- TASK -
Your task is to reproduce the material exactly.

Data items:

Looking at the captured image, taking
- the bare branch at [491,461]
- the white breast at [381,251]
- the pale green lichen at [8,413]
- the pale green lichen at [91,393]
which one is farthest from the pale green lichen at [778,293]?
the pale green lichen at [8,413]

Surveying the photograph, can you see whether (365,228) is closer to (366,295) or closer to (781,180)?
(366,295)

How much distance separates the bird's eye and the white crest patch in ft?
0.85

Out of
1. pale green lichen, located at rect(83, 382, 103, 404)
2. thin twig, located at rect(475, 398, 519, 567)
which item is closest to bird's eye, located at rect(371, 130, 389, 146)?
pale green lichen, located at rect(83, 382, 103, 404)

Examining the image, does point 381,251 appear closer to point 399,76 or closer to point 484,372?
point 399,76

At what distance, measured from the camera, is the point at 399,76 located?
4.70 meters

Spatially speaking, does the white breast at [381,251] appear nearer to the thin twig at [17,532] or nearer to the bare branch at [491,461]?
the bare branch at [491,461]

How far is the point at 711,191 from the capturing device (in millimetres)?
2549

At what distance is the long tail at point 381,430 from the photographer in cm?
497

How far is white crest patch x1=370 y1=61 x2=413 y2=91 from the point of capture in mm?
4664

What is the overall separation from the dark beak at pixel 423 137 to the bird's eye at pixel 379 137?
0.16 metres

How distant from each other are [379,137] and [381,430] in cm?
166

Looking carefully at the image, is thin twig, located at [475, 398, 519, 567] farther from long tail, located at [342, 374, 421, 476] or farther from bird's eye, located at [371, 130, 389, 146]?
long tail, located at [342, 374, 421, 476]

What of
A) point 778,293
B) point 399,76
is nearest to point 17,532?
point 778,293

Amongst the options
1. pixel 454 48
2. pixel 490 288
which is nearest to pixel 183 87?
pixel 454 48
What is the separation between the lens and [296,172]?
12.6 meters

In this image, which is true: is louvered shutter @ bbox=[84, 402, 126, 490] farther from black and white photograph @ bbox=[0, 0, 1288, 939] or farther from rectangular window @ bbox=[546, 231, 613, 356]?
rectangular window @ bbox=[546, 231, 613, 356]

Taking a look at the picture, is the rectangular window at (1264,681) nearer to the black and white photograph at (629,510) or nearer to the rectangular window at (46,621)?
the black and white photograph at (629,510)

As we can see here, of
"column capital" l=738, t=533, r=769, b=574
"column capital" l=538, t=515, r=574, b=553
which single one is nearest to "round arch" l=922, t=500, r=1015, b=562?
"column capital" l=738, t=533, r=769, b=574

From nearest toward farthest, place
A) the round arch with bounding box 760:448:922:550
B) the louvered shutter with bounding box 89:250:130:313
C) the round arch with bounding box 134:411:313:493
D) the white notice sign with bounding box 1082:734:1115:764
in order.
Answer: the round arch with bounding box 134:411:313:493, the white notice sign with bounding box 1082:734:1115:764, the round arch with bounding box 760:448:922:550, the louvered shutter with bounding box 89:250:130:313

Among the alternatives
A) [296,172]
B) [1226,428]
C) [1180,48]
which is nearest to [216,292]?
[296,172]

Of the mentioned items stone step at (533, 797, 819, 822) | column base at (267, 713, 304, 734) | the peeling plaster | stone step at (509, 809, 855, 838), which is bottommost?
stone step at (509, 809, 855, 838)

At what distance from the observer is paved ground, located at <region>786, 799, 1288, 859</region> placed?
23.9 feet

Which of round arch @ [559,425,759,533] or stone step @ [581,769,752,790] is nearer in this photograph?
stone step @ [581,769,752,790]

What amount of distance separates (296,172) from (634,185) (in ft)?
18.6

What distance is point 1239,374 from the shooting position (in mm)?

- OUTPUT OF THE TASK -
Looking at the captured image, taking
- the bare branch at [491,461]
- the white breast at [381,251]
- the pale green lichen at [8,413]
- the pale green lichen at [91,393]
which one is farthest from the pale green lichen at [778,293]?
the pale green lichen at [8,413]

Surveying the photograph, can you see whether (365,228) is closer to (366,295) or closer to (781,180)?
(366,295)

How much distance separates the bird's eye and the white crest patch in ft?
0.85

Out of
1. pale green lichen, located at rect(83, 382, 103, 404)
2. thin twig, located at rect(475, 398, 519, 567)
which item is closest to bird's eye, located at rect(371, 130, 389, 146)?
pale green lichen, located at rect(83, 382, 103, 404)

Examining the image, does point 381,251 appear closer to point 399,76 or closer to point 484,372?
point 399,76

At what distance, measured from the camera, is the point at 399,76 located?
4.70 meters

Spatially speaking, does the white breast at [381,251] appear nearer to the thin twig at [17,532] or nearer to the bare branch at [491,461]?
the bare branch at [491,461]

How far is the point at 711,191 from the capturing device (in millimetres)?
2549

At what distance is the long tail at point 381,430 from the photographer in cm?
497

How far is white crest patch x1=370 y1=61 x2=413 y2=91 from the point of capture in mm?
4664

What is the overall separation from the dark beak at pixel 423 137 to the bird's eye at pixel 379 137?
0.16 metres

How distant from each other are [379,137] and [381,430] in cm?
166

Looking carefully at the image, is thin twig, located at [475, 398, 519, 567] farther from long tail, located at [342, 374, 421, 476] or farther from bird's eye, located at [371, 130, 389, 146]?
long tail, located at [342, 374, 421, 476]

What of
A) point 778,293
B) point 399,76
is nearest to point 17,532?
point 778,293

Amongst the options
1. pixel 454 48
2. pixel 490 288
which is nearest to pixel 183 87?
pixel 454 48
What is the separation between the lens and [296,172]?
12.6 meters

In this image, which is true: is louvered shutter @ bbox=[84, 402, 126, 490] farther from black and white photograph @ bbox=[0, 0, 1288, 939] or farther from rectangular window @ bbox=[546, 231, 613, 356]?
rectangular window @ bbox=[546, 231, 613, 356]

Taking a look at the picture, is the rectangular window at (1264,681) nearer to the black and white photograph at (629,510) or nearer to the rectangular window at (46,621)?
the black and white photograph at (629,510)

As we can see here, of
"column capital" l=738, t=533, r=769, b=574
"column capital" l=538, t=515, r=574, b=553
which single one is nearest to "round arch" l=922, t=500, r=1015, b=562?
"column capital" l=738, t=533, r=769, b=574

From nearest toward farthest, place
A) the round arch with bounding box 760:448:922:550
B) the louvered shutter with bounding box 89:250:130:313
C) the round arch with bounding box 134:411:313:493
D) the white notice sign with bounding box 1082:734:1115:764
in order.
Answer: the round arch with bounding box 134:411:313:493, the white notice sign with bounding box 1082:734:1115:764, the round arch with bounding box 760:448:922:550, the louvered shutter with bounding box 89:250:130:313

Among the alternatives
A) [296,172]
B) [1226,428]
C) [1180,48]
which is nearest to [216,292]?
[296,172]

Of the mentioned items stone step at (533, 797, 819, 822) | column base at (267, 713, 304, 734) | the peeling plaster | stone step at (509, 809, 855, 838), which is bottommost?
stone step at (509, 809, 855, 838)

At what distance from the observer is paved ground, located at <region>786, 799, 1288, 859</region> placed?
23.9 feet

Which of round arch @ [559,425,759,533] or stone step @ [581,769,752,790] is nearer in this photograph?
stone step @ [581,769,752,790]

What amount of distance separates (296,172) from (634,185) (in ft)?
18.6

What distance is point 1239,374 from the shooting position (in mm)?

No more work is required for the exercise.